ABOUT THIS EXERCISE: Could you restate all of the entries, word for word?

Collected data entries
■ ■ ■ ■ ■
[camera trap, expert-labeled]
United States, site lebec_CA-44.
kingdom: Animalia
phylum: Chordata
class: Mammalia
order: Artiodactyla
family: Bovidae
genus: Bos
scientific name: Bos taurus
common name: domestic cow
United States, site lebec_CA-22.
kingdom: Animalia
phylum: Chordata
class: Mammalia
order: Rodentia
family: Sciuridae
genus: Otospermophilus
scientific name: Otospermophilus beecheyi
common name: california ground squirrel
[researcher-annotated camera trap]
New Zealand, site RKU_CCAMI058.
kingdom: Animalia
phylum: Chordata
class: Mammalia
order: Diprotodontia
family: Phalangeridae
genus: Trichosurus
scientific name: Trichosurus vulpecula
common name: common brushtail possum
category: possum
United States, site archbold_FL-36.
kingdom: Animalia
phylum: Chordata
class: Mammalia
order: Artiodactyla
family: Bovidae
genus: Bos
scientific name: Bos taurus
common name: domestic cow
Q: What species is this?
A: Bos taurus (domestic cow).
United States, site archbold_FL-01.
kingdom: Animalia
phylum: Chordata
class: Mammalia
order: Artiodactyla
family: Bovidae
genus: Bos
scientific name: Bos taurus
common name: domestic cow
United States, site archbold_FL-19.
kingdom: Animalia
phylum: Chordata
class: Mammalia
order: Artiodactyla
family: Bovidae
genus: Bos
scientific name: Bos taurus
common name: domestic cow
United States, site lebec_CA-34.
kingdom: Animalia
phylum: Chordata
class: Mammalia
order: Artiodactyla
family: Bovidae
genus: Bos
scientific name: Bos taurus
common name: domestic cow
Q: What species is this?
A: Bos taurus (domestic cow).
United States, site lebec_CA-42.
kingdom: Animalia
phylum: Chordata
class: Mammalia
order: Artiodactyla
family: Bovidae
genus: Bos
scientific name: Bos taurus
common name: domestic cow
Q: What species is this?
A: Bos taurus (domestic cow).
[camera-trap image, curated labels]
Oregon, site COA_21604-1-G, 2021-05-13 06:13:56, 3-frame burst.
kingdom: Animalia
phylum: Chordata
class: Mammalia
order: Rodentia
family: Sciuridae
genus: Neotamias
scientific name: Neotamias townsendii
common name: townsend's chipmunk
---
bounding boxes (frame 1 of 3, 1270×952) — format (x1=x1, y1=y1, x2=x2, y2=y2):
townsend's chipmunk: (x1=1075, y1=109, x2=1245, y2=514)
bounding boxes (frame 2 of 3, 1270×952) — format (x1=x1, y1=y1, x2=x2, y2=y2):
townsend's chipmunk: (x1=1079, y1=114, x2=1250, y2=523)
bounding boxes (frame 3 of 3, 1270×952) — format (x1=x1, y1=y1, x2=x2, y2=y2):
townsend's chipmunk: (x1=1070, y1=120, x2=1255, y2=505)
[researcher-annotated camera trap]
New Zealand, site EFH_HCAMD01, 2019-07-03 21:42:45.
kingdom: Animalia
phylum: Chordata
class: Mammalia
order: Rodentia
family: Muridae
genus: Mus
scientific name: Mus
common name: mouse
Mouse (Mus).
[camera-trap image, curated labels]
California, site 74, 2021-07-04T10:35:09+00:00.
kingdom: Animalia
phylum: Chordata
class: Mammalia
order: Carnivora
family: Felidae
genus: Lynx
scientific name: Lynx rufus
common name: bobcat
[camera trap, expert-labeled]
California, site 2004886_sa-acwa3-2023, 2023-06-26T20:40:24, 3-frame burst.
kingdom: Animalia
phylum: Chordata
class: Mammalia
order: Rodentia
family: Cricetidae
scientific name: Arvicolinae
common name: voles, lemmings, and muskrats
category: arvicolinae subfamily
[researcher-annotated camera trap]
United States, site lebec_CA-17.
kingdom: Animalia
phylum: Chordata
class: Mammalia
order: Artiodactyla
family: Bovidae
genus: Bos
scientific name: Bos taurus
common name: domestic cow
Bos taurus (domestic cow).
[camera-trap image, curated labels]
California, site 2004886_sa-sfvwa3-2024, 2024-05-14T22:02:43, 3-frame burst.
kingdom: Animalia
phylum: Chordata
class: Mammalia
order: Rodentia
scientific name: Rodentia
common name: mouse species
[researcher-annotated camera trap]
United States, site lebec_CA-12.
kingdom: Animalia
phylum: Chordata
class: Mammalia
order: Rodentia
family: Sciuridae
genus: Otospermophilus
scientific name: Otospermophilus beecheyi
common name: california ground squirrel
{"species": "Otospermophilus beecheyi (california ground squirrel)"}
■ ■ ■ ■ ■
SOLUTION FOR THIS EXERCISE:
[camera trap, expert-labeled]
United States, site lebec_CA-44.
kingdom: Animalia
phylum: Chordata
class: Mammalia
order: Artiodactyla
family: Bovidae
genus: Bos
scientific name: Bos taurus
common name: domestic cow
United States, site lebec_CA-22.
kingdom: Animalia
phylum: Chordata
class: Mammalia
order: Rodentia
family: Sciuridae
genus: Otospermophilus
scientific name: Otospermophilus beecheyi
common name: california ground squirrel
[researcher-annotated camera trap]
New Zealand, site RKU_CCAMI058.
kingdom: Animalia
phylum: Chordata
class: Mammalia
order: Diprotodontia
family: Phalangeridae
genus: Trichosurus
scientific name: Trichosurus vulpecula
common name: common brushtail possum
category: possum
United States, site archbold_FL-36.
kingdom: Animalia
phylum: Chordata
class: Mammalia
order: Artiodactyla
family: Bovidae
genus: Bos
scientific name: Bos taurus
common name: domestic cow
Q: What species is this?
A: Bos taurus (domestic cow).
United States, site archbold_FL-01.
kingdom: Animalia
phylum: Chordata
class: Mammalia
order: Artiodactyla
family: Bovidae
genus: Bos
scientific name: Bos taurus
common name: domestic cow
United States, site archbold_FL-19.
kingdom: Animalia
phylum: Chordata
class: Mammalia
order: Artiodactyla
family: Bovidae
genus: Bos
scientific name: Bos taurus
common name: domestic cow
United States, site lebec_CA-34.
kingdom: Animalia
phylum: Chordata
class: Mammalia
order: Artiodactyla
family: Bovidae
genus: Bos
scientific name: Bos taurus
common name: domestic cow
Q: What species is this?
A: Bos taurus (domestic cow).
United States, site lebec_CA-42.
kingdom: Animalia
phylum: Chordata
class: Mammalia
order: Artiodactyla
family: Bovidae
genus: Bos
scientific name: Bos taurus
common name: domestic cow
Q: What species is this?
A: Bos taurus (domestic cow).
[camera-trap image, curated labels]
Oregon, site COA_21604-1-G, 2021-05-13 06:13:56, 3-frame burst.
kingdom: Animalia
phylum: Chordata
class: Mammalia
order: Rodentia
family: Sciuridae
genus: Neotamias
scientific name: Neotamias townsendii
common name: townsend's chipmunk
---
bounding boxes (frame 1 of 3, 1270×952) — format (x1=x1, y1=y1, x2=x2, y2=y2):
townsend's chipmunk: (x1=1075, y1=109, x2=1245, y2=514)
bounding boxes (frame 2 of 3, 1270×952) — format (x1=x1, y1=y1, x2=x2, y2=y2):
townsend's chipmunk: (x1=1079, y1=114, x2=1250, y2=523)
bounding boxes (frame 3 of 3, 1270×952) — format (x1=x1, y1=y1, x2=x2, y2=y2):
townsend's chipmunk: (x1=1070, y1=120, x2=1255, y2=505)
[researcher-annotated camera trap]
New Zealand, site EFH_HCAMD01, 2019-07-03 21:42:45.
kingdom: Animalia
phylum: Chordata
class: Mammalia
order: Rodentia
family: Muridae
genus: Mus
scientific name: Mus
common name: mouse
Mouse (Mus).
[camera-trap image, curated labels]
California, site 74, 2021-07-04T10:35:09+00:00.
kingdom: Animalia
phylum: Chordata
class: Mammalia
order: Carnivora
family: Felidae
genus: Lynx
scientific name: Lynx rufus
common name: bobcat
[camera trap, expert-labeled]
California, site 2004886_sa-acwa3-2023, 2023-06-26T20:40:24, 3-frame burst.
kingdom: Animalia
phylum: Chordata
class: Mammalia
order: Rodentia
family: Cricetidae
scientific name: Arvicolinae
common name: voles, lemmings, and muskrats
category: arvicolinae subfamily
[researcher-annotated camera trap]
United States, site lebec_CA-17.
kingdom: Animalia
phylum: Chordata
class: Mammalia
order: Artiodactyla
family: Bovidae
genus: Bos
scientific name: Bos taurus
common name: domestic cow
Bos taurus (domestic cow).
[camera-trap image, curated labels]
California, site 2004886_sa-sfvwa3-2024, 2024-05-14T22:02:43, 3-frame burst.
kingdom: Animalia
phylum: Chordata
class: Mammalia
order: Rodentia
scientific name: Rodentia
common name: mouse species
[researcher-annotated camera trap]
United States, site lebec_CA-12.
kingdom: Animalia
phylum: Chordata
class: Mammalia
order: Rodentia
family: Sciuridae
genus: Otospermophilus
scientific name: Otospermophilus beecheyi
common name: california ground squirrel
{"species": "Otospermophilus beecheyi (california ground squirrel)"}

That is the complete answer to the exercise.